**Trecho do documento**
Especular com a habitação se convertera, aparentemente, no investimento mais seguro. Os bancos alimentavam, oferecendo hipotecas de 40 anos com juros variáveis, o que, num momento em que as taxas de juros estavam muito baixas, parecia melhor negócio que alugar. O problema chegou quando estourou a crise financeira, contagiou a Espanha e, seguindo um padrão também tradicional, traduziu-se em desemprego em muito maior medida que em outros países europeus: no primeiro trimestre de 2010, o desemprego alcançava na Espanha 20,05%, enquanto na União Europeia a média era de 9,6%. E, embora se espere que em 2011 o PIB volte a crescer, ainda que timidamente, segue-se sem criação de empregos, enquanto os milhões de desempregados com hipotecas veem como o Banco Central Europeu começa a subir as taxas de juros. Milhares de famílias tiveram suas residências embargadas por falta de pagamento, mas tem que seguir pagando as letras ao banco. Uma geração de jovens espanhois se sente frustrada, os que beiram trinta anos, ainda que tenham estudado na Universidade, nunca viram atingidas suas aspirações profissionais e econômicas. E a indignação nasceu de uma constatação: nos anos de vacas gordas, os salários apenas mantiveram seu poder aquisitivo, enquanto o crescimento passava a engrossar o benefício empresarial. A pouco suspeita OCDE (Organização para o Crescimento e Desenvolvimento Econômico) apontou em seu informe de 2007, durante a década anterior, que o salário real na Espanha havia diminuído 4%.

Paralelamente, durante anos de crescimento econômico e criação de emprego, em apenas uma década, um mercado de trabalho cada vez mais dual absorveu, na Espanha, quatro milhões de imigrantes, que se encarregaram dos trabalhos não qualificados, e modificaram a demografia do país. Enquanto isso, em muitos países europeus, como Noruega, Suíça e Finlândia, começam a despontar partidos de extrema direita, e o francês Nicolas Sarkozy e o italiano Silvio Berlusconi tem cada vez menos reservas em seus pronunciamentos xenófobos. Não chegaram à Espanha, até o momento.

**Material de apoio**
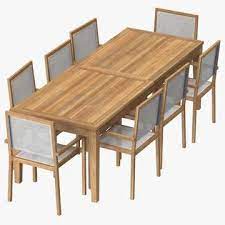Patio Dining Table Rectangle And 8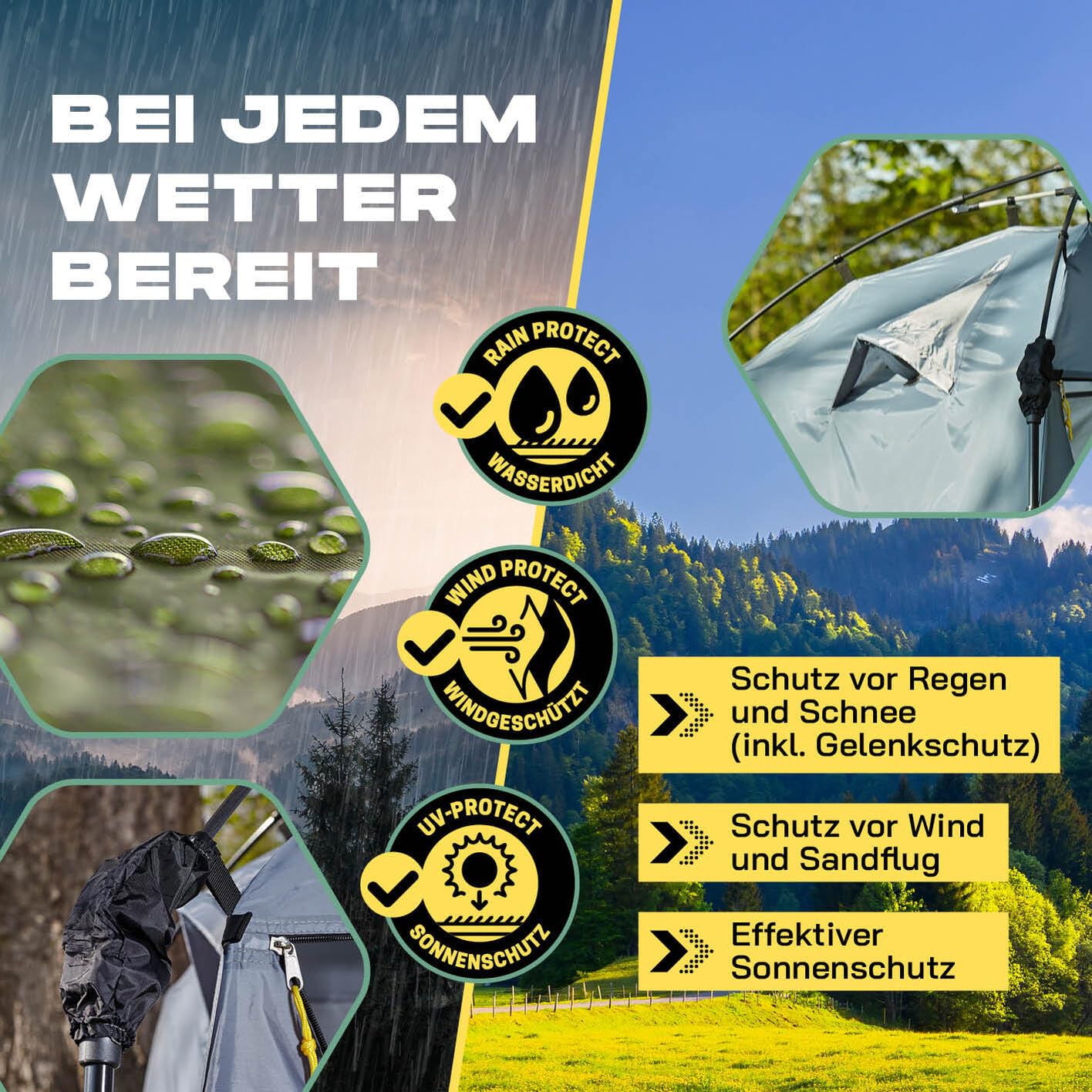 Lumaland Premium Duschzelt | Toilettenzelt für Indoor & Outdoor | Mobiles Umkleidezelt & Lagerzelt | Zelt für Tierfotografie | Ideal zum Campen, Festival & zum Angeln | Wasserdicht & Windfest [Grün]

**Instrução 1**
No trecho sobre a crise econômica na Espanha, explique por que as hipotecas de 40 anos com juros variáveis pareciam um negócio melhor do que alugar. Responda em até três frases.
**Instrução 2**
Continue o trecho sobre a crise econômica na Espanha a partir da última frase.

**Resposta 1**
As hipotecas de 40 anos com juros variáveis pareciam melhores que o aluguel porque, naquele momento, as taxas de juros estavam muito baixas. Além disso, especular com a habitação tinha se tornado, aparentemente, o investimento mais seguro.

**Resposta 2**
Uma Europa nem tão unida

Enquanto se acendia a chama da ‘Spanish Revolution’ e em praças de toda Europa se reproduziam gritos de protesto imitando os da Puerta del Sol, os governos seguiam demonstrando que a União Europeia dificilmente se põe de acordo para além de proteger sua própria hegemonia – como quando se trata de manter a presidência do FMI. Desde que a crise financeira recrudesceu na Europa com os problemas da dívida grega, Alemanha não mostrou sua face mais solidária. Os espanhois sentem hoje, tanto como há quarenta anos, certo menosprezo por parte dos ricos estados do Norte em relação ao mais pobre Sul europeu. A crise do pepino, quando um alerta sanitário na Alemanha desembocou na proibição sem provas da entrada de hortaliças espanholas no país, refletiu esse sentimento.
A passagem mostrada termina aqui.